I had coffee with a friend and found myself tongue-tied. I could hear my daughter chiding me, as she often does: “say something!”
“I'm listening,” I usually reply. I'm a good listener.
The thing is, speaking up is what drove me mad. After holding my thoughts in for years, decades, I ventured into the land of blogging and started writing – which for me, was a way to express my own truth, in my own voice, and it was like a floodgate had opened. A silent voice suddenly piped up, and the truth was harsh. My critical eye landed on everyone and burned them to the ground. No, be honest now. What really happened was that I turned that critical eye onto myself, and down I went in a burst of flames. I surrendered to my anger and my hurt, to self-hatred and despair. I was mad with rage. Literally.
Going mad was like lancing a boil. It caused lots of pain for everyone. It was disruptive, and messy and difficult. In the aftermath I couldn't work for months, and for all practical purposes I became an absent parent. My family picked up the pieces for me: my mum and sister travelled from the US, my ex-husband stepped in to help. Somehow, we got through it all. But it scarred.
Madness doesn't happen in isolation. It isn't some fluke that just appears out of nowhere. Madness is embedded in context, and the mad experience carries with it all the information and emotion that one wades through in one's life. Shit gets real.

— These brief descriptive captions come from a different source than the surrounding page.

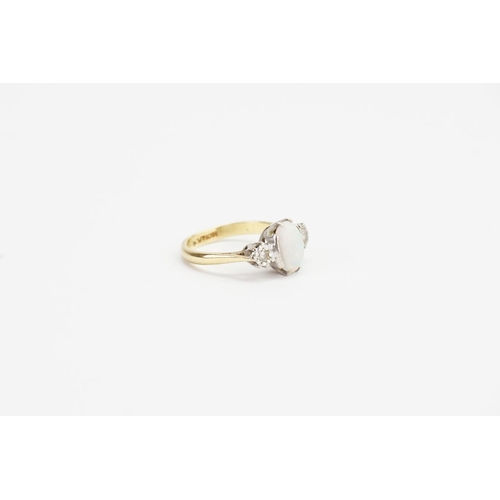 84 - A 18ct Gold & Platinum set Diamond and Opal Ring. Diamond size: 0.05ct each. Opal size: 1ct. Ring Si... 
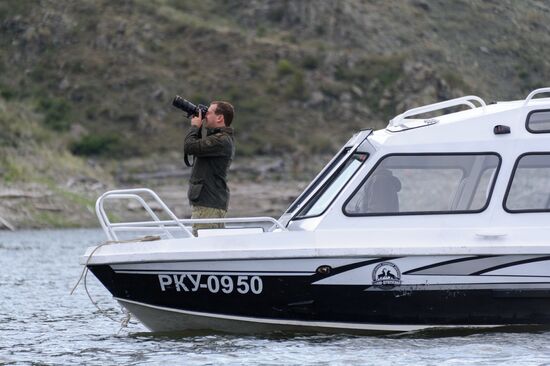 Vladimir Putin and Dmitry Medvedev on holiday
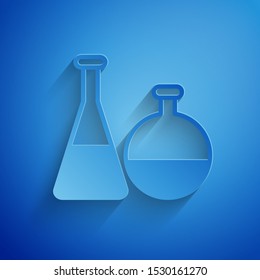 Paper cutTest tube and flask chemical laboratory test icon isolated on blue background. Laboratory glassware sign. Paper art style. Vector Illustration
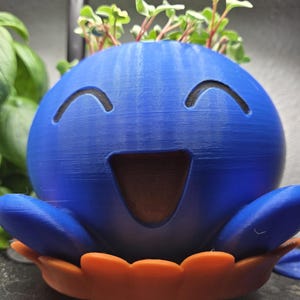 May include: A blue, smiling, spherical planter with a wide open mouth and two curved eye cutouts. The planter has orange petal-like features at the base and sprouts of green plants on top. The planter is a unique decorative item.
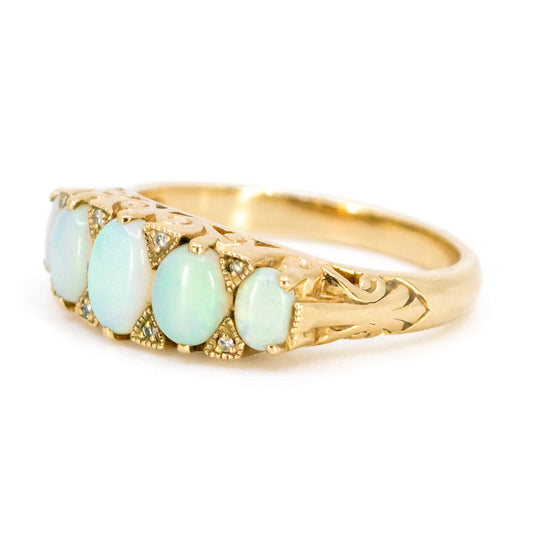 An opal and diamond graduating ring in yellow gold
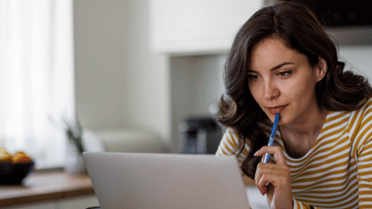 Woman holding her pen thinking looking at her laptop 
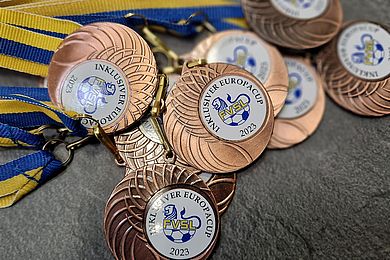 Bronzefarbene Medaillen mit der Aufschrift "Inklusiver Europacup 2023", in der Mitte das FVSL Logo. Die Bänder der Medaillen sind blau und gelb.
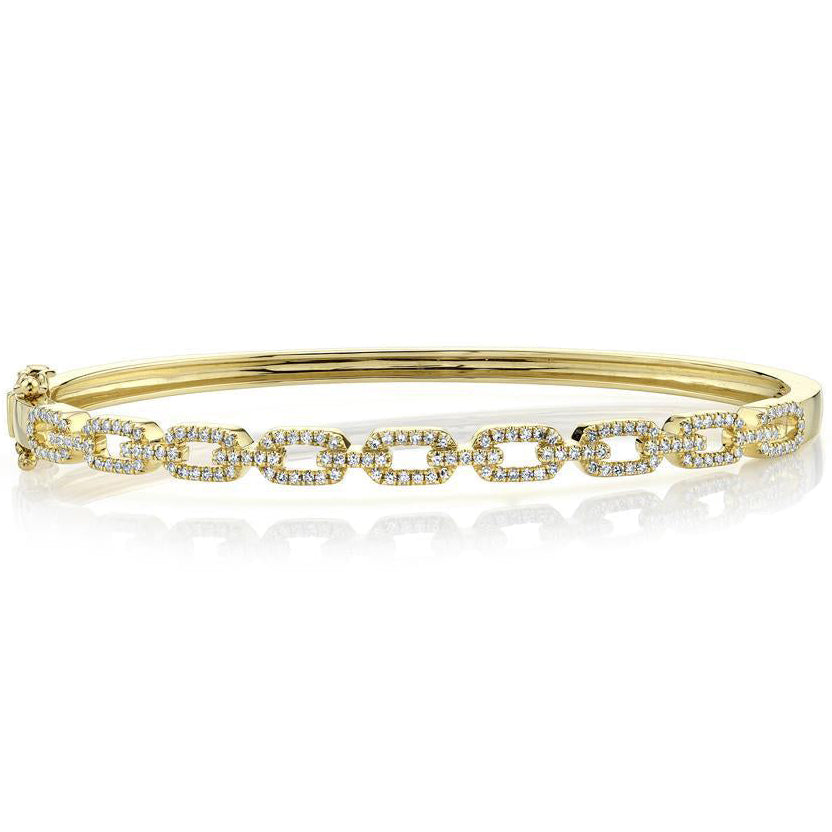 Yellow gold bracelet with diamonds on white background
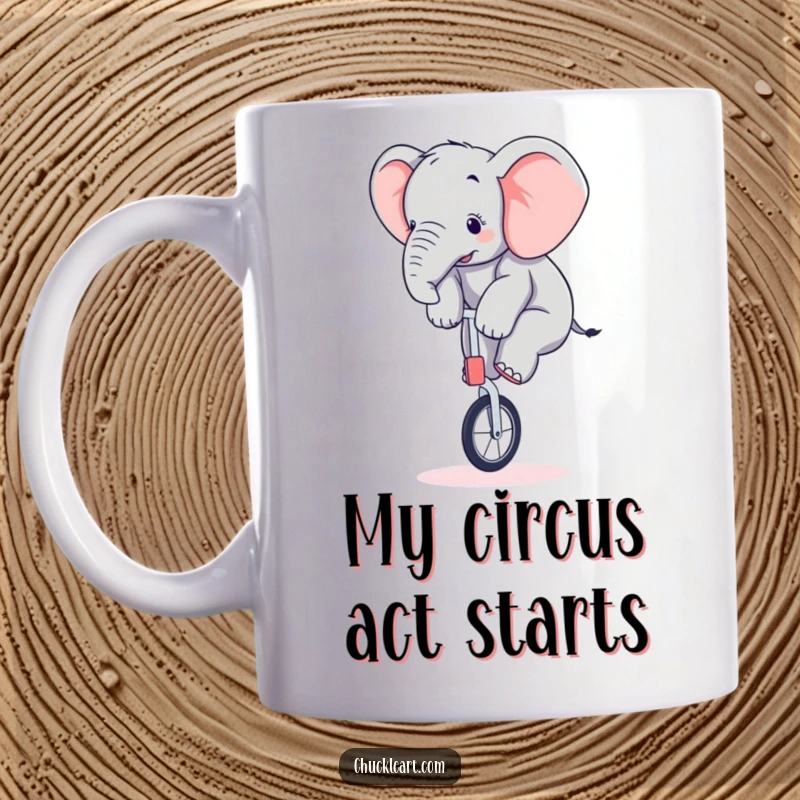 Funny elephant mug showing a clumsy baby elephant struggling to balance on a miniature unicycle, looking bewildered.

I suppose that is ultimately why I still have trouble speaking. I sometimes think I may start screaming. Or crying. Or laughing hysterically. The world demands that we stay composed, say interesting things, maintain the facade. Be smart, be funny, be beautiful. Keep up! It's really, REALLY hard to be real out there, without being mad.
Unlearning to Not Speak
by Marge Piercy
Blizzards of paper
in slow motion
sift through her.
In nightmares she suddenly recalls
a class she signed up for
but forgot to attend.
Now it is too late.
Now it is time for finals:
losers will be shot.
Phrases of men who lectured her
drift and rustle in piles:
Why don't you speak up?
Why are you shouting?
You have the wrong answer,
wrong line, wrong face.
They tell her she is womb-man,
babymachine, mirror image, toy,
earth mother and penis-poor,
a dish of synthetic strawberry icecream
She grunts to a halt.
She must learn again to speak
starting with I
starting with We
starting as the infant does
with her own true hunger
and pleasure
and rage.
(Photo by Volodymyr Hryshchenko on Unsplash)
Wow Julia I love this piece you have written. I have my own long history of not speaking and my history greets your history and is grateful for its voice. (And I didn’t know you were on substack so have now subscribed). Ps I rarely comment online but feel a in your words an opening in this moment to respond. So thank you.